Лобанов начал застегивать тугие петли полушубка:

– Да ну, чего там. Людей беспокоить. Пойду в дом заезжих.

– Погоди, Коля. Не торопись. В дом заезжих сейчас без записки коменданта не пускают. – Князев взглянул на Высотина, на Сонюшкина. – Ребята, может, у вас?

– Вообще-то можно, – вяло сказал Высотин, – не знаю только, как хозяйка.

– Ието… йето… М-можно, конечно.

– Только на полу, разумеется, – добавил Фишман.

– Да нет, я у знакомых где-нибудь, – бормотал Лобанов, пряча глаза и пятясь к двери.

Но не было у него в поселке знакомых, и отпускать его нельзя было, потому что знал Князев давнюю и непереборимую страсть Лобанова, и если оставить его без присмотра… В Туранске-то «сухой закон» не действовал.

– Вот что, – сказал Князев деловым своим начальническим голосом. – У тебя где вещи? В аэропорту? Дуй за вещами, потом зайдешь сюда, дам тебе ключ – и ко мне. Места хватит, никого ты не стеснишь.
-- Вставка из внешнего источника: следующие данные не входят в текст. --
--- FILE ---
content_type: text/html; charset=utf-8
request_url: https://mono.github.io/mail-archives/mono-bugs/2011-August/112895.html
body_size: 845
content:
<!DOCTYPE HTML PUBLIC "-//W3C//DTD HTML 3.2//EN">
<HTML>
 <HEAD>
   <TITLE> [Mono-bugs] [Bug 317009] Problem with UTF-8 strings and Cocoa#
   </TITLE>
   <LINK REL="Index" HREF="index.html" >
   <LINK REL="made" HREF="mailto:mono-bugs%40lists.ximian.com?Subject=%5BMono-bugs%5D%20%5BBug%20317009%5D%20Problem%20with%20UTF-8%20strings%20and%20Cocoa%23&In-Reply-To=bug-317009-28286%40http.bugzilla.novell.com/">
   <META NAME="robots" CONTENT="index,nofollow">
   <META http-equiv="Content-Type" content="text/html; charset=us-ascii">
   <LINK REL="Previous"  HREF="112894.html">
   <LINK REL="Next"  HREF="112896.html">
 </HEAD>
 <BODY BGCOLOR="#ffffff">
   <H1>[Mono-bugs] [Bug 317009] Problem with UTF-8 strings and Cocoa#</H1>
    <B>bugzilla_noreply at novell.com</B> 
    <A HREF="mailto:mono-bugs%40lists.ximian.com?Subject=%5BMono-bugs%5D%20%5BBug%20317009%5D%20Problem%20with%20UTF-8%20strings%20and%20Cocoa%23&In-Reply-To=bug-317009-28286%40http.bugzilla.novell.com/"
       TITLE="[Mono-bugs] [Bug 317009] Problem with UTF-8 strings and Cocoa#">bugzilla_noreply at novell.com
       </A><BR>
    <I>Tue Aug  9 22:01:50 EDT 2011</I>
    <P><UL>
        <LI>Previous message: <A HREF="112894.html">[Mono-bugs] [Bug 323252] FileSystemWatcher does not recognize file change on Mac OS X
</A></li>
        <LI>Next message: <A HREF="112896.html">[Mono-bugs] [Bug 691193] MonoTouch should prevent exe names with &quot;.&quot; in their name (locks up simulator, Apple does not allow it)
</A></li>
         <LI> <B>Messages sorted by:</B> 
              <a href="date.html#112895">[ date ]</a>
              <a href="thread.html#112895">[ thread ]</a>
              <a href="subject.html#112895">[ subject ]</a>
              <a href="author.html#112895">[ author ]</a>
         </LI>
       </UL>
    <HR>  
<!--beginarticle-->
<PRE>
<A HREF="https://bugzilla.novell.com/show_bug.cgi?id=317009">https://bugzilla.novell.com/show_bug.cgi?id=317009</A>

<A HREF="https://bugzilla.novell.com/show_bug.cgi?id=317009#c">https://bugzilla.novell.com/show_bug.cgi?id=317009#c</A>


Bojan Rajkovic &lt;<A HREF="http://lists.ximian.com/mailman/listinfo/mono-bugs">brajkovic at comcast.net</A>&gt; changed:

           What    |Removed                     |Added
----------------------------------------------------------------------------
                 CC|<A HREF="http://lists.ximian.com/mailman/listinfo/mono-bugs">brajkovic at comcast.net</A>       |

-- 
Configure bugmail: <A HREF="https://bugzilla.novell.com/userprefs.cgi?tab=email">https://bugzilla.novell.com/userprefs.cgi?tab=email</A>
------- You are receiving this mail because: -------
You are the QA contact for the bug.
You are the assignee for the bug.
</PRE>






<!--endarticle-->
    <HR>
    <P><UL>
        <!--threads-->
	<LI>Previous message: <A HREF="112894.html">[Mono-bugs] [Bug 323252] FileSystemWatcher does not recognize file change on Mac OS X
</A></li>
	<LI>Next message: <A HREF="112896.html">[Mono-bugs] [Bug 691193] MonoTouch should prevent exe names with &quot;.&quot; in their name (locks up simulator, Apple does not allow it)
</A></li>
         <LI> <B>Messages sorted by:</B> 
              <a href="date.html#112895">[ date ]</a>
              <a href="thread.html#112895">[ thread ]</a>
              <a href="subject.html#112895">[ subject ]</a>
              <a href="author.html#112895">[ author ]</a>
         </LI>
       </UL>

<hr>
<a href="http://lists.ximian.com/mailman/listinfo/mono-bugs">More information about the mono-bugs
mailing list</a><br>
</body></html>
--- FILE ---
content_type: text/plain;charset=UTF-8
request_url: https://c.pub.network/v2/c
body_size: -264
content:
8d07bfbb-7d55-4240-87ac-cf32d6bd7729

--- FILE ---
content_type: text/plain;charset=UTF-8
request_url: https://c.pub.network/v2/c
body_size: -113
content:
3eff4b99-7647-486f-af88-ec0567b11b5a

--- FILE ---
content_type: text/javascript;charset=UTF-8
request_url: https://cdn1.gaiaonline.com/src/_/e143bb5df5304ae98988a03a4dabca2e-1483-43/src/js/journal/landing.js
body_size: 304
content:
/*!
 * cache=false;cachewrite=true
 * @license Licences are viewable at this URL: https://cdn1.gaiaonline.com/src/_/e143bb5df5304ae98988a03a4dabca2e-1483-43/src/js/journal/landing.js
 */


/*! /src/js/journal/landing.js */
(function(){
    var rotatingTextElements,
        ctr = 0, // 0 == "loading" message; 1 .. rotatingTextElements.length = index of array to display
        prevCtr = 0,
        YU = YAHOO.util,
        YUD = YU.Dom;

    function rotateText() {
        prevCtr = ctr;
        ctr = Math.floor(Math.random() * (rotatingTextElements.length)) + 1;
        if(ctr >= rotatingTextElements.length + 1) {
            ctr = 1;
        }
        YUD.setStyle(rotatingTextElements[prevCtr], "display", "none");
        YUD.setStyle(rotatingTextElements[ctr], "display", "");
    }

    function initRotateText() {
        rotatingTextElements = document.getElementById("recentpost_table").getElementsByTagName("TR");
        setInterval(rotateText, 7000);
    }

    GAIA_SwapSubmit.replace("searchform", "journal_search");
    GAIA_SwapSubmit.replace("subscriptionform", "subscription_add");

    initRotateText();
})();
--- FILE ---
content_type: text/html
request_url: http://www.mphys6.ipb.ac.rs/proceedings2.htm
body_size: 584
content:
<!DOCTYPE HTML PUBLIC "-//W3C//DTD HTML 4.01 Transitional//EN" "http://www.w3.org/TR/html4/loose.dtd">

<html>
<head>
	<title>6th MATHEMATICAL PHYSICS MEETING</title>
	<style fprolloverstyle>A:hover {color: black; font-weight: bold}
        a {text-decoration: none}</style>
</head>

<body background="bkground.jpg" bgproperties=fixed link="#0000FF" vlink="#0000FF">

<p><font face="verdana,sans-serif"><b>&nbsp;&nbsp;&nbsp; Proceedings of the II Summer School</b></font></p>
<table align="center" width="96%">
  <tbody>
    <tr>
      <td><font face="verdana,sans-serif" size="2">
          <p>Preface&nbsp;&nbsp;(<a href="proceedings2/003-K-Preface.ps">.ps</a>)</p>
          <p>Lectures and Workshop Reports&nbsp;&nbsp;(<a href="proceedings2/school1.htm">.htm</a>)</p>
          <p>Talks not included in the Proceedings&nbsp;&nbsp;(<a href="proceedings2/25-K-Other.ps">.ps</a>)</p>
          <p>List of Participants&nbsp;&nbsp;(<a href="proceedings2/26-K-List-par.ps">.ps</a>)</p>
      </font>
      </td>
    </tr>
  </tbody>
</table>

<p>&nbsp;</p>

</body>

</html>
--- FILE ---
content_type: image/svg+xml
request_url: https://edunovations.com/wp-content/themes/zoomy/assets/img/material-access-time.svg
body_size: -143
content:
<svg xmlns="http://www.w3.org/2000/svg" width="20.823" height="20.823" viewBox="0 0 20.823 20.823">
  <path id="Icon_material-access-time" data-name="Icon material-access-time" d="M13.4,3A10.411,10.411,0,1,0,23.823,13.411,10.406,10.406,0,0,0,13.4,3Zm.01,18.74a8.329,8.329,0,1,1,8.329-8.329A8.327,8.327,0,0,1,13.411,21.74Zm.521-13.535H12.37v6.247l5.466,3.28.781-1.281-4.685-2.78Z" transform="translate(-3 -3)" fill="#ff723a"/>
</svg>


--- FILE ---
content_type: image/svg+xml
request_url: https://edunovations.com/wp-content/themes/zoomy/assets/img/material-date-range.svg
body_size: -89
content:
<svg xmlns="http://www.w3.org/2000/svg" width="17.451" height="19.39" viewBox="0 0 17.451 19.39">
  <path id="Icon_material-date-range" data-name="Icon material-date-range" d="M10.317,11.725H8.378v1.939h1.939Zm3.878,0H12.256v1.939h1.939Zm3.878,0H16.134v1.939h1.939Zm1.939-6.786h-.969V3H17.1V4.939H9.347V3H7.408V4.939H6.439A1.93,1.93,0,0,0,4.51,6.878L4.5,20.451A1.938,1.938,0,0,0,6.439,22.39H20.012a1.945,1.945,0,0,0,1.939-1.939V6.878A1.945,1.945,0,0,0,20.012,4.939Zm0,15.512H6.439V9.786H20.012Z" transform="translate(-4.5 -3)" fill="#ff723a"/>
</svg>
Лобанов ушел, но до конца рабочего дня так и не появился. Князев подождал еще полчаса. Лобанова не было. Для того чтобы забрать в камере хранения веши и вернуться, хватило бы сорока минут. Князев прошел в клетушку секретаря и позвонил в милицию. Дежурил знакомый капитан, заместитель начальника райотдела.

– Павел Данилович, – просительно сказал Князев – у меня рабочий пропал. Черный такой, бородатый. Лобанов Николай. Он не у вас случайно?

– Сейчас посмотрю… Случайно у нас. Отдыхает.

– Пьяный, что ли?

– Доставлен в состоянии тяжелого опьянения.

– Вот, елки! А мне его завтра в поле отправлять.

– Сочувствую, но помочь ничем не могу.

– Но он же не хулиганил?

– Было маленько. Вот «…разбил тарелку, стакан, сорвал гардину тюль».

– Дрался?

– «В результате падения со стула в пьяном состоянии».

– Ну, так это мелочи, Павел Данилович. Он стоимость возместит. Оштрафуйте его, и дело с концом.

– Это будет судья решать.

– Так он мне завтра нужен! Позарез. Мне людей на весновку забрасывать.

– А мне – снег расчищать…

В таком духе они продолжали разговор еще некоторое время, потом капитан неожиданно смягчился:

– Уговорил. Заберешь его завтра утром. Только до девяти часов, чтобы в мое дежурство. – И тут же, презирая дипломатические увертки, сказал: – Слушай, мне палаточка нужна. Одноместная. Ты ж знаешь, я охотник, без палатки никак. А осенью возверну в целости и сохранности.

Князев колебался не более секунды.

– О чем речь. Сделаем.

Наутро в милицию пошел Матусевич. Он был польщен оказанным ему доверием. Относительно Лобанова Князев дал такой наказ: «Никаких опохмелок, веди его прямо на склад, занимайтесь упаковкой. Глаз с него не спускай».

Освободителя своего Лобанов встретил угрюмо, подавленно. Матусевич был в милиции впервые и держался очень натянуто, на Лобанова едва глянул, сухо сказал: «Пошли!» – и повел его задворками, минуя стороной чайную, продмаг и прочие злачные места. Лобанов тяжело сопел сзади.